ÉCONOMIE

Publié le 02 janvier 2021

Cet économiste tire la sonnette d'alarme «C'est monstrueux ce qui se passe !»

L'économiste Gilles Raveaud était sur le plateau de BFM Business ce jeudi 24 décembre pour parler des ravages économiques de la crise sanitaire.

«Où est la demande pour l'économie française ?»

Où est la demande ? Il faut arrêter avec ces histoires de projections de 3 %, 5%. Où est la demande ? Vous avez des plans sociaux. Vous avez tout ce que vous avez expliqué : chômage partiel, vrai chômage, une augmentation sans précédent de la pauvreté. Enorme problème, où est la demande ? Que font les gens comme vous, comme nous, qui ont un bon revenu ? Ils épargnent. Où est la demande ? Où est la demande ? Les secteurs moteurs, l'économie française, le tourisme, le tourisme ne va pas retrouver son niveau habituel, c'est évident, l'aéronautique, c'est évident. Où est la demande pour l'économie française ? Elle n'est pas là ! Elle n'est pas là ! Évidemment que l'année prochaine, il y aura un petit redémarrage, mais qui va être ridicule.

«Le préfet de Seine-Saint-Denis a parlé de sa crainte d'émeutes de la faim»

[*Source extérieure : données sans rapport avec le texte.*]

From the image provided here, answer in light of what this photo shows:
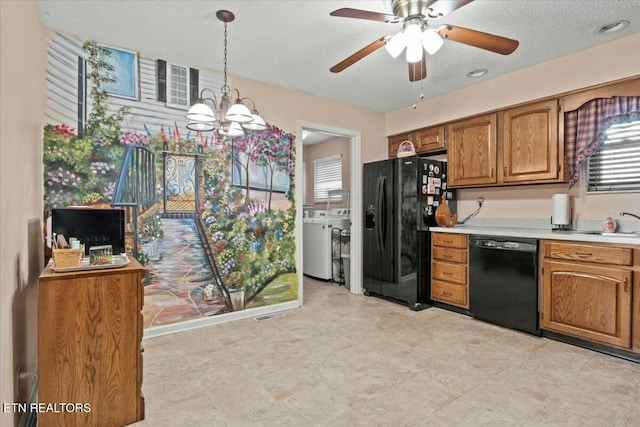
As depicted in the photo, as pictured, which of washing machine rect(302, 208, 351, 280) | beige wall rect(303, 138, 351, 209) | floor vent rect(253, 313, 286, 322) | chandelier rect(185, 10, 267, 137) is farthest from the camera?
beige wall rect(303, 138, 351, 209)

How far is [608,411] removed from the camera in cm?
186

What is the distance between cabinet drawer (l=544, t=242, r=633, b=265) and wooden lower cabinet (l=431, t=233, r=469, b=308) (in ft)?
2.62

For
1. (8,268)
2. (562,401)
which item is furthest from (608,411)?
(8,268)

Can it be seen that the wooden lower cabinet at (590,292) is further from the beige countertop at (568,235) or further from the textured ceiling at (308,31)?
the textured ceiling at (308,31)

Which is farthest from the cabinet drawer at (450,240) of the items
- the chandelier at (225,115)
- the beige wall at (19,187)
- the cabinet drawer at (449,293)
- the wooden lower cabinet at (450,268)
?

Il faut qu'on arrête de parler de croissance. On a une économie, je suis désolé de le dire, qui est en train de s'effondrer dans certains secteurs, dans certaines régions et dans des pans entiers de la population. Je suis désolé de casser l'ambiance, on est le 24 décembre, il y a des millions de familles aujourd'hui qui ont froid, qui ont faim. Je rappelle que le préfet de Seine-Saint-Denis, au premier confinement, a parlé de sa crainte d'émeutes de la faim, d'émeutes de la faim. Un préfet qui dit ça dans La Presse. On a aujourd'hui des dizaines de milliers de lycéens et d'étudiants qui ont arrêté définitivement leurs études, qui vont passer toute leur vie active sans être diplômés. Regardez les jeunes qui ont pris le premier confinement dans la tronche quand ils étaient en terminale, qui ont des problèmes psychologiques, sociaux, tout ce que vous voulez. Ils ne sont pas responsables.

«On les a laissés crever»

On ne vit pas tous dans la même famille. Ils ont galéré pour avoir le bac. Qu'est-ce qui s'est passé en septembre ? On les a laissés crever. On les a laissés crever, ces étudiants, alors qu'il y avait des solutions évidentes. Alors que ce qui est hallucinant, c'est qu'au mois de mai, et ça me concerne directement, ce sont mes étudiants puisque je suis en master. Au mois de mai, on a eu des dizaines de milliers de diplômés, aucun n'a trouvé de stage. Aucun n'a trouvé de boulot. Ils étaient sur le carreau. Qu'est-ce qu'il fallait faire ? C'est une honte absolue pour la classe politique. Il fallait embaucher ces jeunes diplômés bac +4, bac +5, les former pendant l'été. On était plein de profs. Moi, je le faisais bénévolement, tout ce que vous voulez, ce n'est pas un problème. Et ils auraient été les tuteurs des nouveaux étudiants qui sont arrivés en septembre. Personne ne l'a fait. On n'en a même pas parlé.

«C'est monstrueux ce qu'il se passe»

Les nouveaux étudiants, ils sont bousillés pour l'ensemble de leur vie active et dans quelques années, on va venir pleurer sur l'augmentation de la délinquance, etc. Mais qu'est-ce que vous croyez qu'ils vont devenir tous ces jeunes ? Il n'y a aucune perspective pour eux. C'est fini, c'est fini. Et là, ma fac ne va pas réouvrir. On va continuer au second semestre. On ne fait toujours rien. C'est monstrueux, c'est monstrueux ce qu'il se passe, c'est absolument sans précédent et on va venir pleurer derrière alors qu'en même temps, la recherche économique et sociologique a beaucoup avancé ces dernières années et on sait par exemple qu'une personne au chômage coûte plus cher à la société que si elle était embauchée. Il y a des associations qui bossent à Marseille, qui logent, qui soignent gratuitement des personnes à la rue. Elles ont fait leurs comptes, ces associations, à la fin de l'année, la personne logée gratuitement, elle coûte moins cher à la société que quand elle est dehors. Parce que quand elle est dehors, elle ne peut pas suivre ses traitements médicaux. Elle a des problèmes avec la justice. C'est monstrueux ce qu'il se passe. Moi, comme tout un tas de profs, je n'en dors pas la nuit. Il faut qu'on arrête de parler de croissance l'année prochaine. La pauvreté s'étend de façon colossale.